Robert Ryan Odom (born July 11, 1974) is an American men's college basketball coach who is currently the head coach of the Utah State Aggies men's basketball team. He was previously the head coach of the Lenoir–Rhyne Bears and the UMBC Retrievers. 

Odom served as the interim head coach of the Charlotte 49ers men's basketball team from January 6 until March 15, 2015.  In this capacity, he replaced Alan Major when Major went on a medical leave of absence to deal with chronic health issues.

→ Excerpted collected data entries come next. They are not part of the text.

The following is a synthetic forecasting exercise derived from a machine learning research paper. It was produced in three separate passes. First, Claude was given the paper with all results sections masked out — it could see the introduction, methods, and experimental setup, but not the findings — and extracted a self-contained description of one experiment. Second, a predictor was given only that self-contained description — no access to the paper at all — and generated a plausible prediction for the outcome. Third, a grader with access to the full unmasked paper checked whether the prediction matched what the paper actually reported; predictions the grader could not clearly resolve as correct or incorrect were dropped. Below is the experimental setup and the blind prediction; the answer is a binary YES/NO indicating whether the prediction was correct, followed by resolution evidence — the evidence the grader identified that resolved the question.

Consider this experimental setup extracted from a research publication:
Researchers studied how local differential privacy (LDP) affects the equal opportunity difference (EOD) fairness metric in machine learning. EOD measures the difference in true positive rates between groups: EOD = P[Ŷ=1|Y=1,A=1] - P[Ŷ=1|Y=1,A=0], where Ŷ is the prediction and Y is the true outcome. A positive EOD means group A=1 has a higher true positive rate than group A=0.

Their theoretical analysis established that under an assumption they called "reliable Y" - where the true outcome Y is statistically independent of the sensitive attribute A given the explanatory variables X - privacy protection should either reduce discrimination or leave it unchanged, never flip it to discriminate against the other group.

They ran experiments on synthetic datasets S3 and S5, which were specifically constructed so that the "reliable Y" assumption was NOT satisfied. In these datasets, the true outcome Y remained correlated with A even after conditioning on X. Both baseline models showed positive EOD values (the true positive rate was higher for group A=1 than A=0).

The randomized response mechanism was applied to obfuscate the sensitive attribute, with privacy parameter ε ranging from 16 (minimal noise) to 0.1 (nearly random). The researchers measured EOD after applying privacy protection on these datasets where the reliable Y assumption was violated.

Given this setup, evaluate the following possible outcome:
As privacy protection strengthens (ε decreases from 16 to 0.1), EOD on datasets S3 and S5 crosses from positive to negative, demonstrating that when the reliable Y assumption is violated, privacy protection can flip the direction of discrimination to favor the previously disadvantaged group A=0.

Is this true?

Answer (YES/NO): YES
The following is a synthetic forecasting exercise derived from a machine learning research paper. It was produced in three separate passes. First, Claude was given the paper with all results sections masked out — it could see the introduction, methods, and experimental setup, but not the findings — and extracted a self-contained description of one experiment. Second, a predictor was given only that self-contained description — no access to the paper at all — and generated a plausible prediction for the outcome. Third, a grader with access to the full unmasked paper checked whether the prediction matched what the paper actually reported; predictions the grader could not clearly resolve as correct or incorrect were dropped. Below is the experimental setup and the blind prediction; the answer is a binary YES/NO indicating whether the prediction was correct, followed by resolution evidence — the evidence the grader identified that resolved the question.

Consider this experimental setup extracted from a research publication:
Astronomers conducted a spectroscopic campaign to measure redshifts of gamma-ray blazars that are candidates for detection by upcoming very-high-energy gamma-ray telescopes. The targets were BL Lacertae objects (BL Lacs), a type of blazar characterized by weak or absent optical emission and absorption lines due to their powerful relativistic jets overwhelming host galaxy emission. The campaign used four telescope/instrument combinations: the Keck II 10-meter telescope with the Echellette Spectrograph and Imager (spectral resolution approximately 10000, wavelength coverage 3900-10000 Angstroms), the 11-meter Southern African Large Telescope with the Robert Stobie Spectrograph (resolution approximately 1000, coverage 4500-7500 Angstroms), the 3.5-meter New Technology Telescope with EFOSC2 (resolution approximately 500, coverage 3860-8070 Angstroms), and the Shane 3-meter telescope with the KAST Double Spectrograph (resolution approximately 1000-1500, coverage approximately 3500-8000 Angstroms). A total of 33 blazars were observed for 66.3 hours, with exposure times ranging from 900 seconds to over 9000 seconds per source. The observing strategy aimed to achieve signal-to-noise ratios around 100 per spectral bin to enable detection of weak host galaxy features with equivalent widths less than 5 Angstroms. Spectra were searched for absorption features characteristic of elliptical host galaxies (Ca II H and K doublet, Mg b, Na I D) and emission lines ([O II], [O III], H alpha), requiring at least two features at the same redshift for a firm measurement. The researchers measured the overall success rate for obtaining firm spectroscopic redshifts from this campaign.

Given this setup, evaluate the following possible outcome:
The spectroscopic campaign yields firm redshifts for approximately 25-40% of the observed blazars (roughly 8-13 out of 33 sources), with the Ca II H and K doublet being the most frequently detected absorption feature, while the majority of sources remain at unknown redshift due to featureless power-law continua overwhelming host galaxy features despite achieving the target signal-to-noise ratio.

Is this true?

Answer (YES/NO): NO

After one season as head coach at Lenoir–Rhyne, Odom was head coach at UMBC from 2016 to 2021. In the 2018 NCAA Division I Men's Basketball Tournament, UMBC upset no. 1 seed Virginia and became the first no. 16 seed to beat a no. 1 seed in tournament history. In 2021, Odom became head coach at Utah State.

Playing career
Odom graduated from Richard J. Reynolds High School in Winston-Salem, North Carolina, in 1992 and enrolled at Hampden–Sydney College out of high school. Odom was a four-year starting point guard for the Hampden–Sydney Tigers under head coach Tony Shaver, serving as team captain his senior year. He left the Tigers ranking the school's all-time leader in three-point field goals, and fourth in assists. Odom graduated from Hampden–Sydney in 1996 with a degree in economics.

Coaching career
Odom began his coaching career as a graduate assistant at South Florida. He also had stops as an assistant coach with Furman, UNC Asheville, and American, before spending seven years on Seth Greenberg's staff at Virginia Tech. In 2010, he joined the coaching staff of Charlotte, serving as an assistant for five years, including being interim head coach.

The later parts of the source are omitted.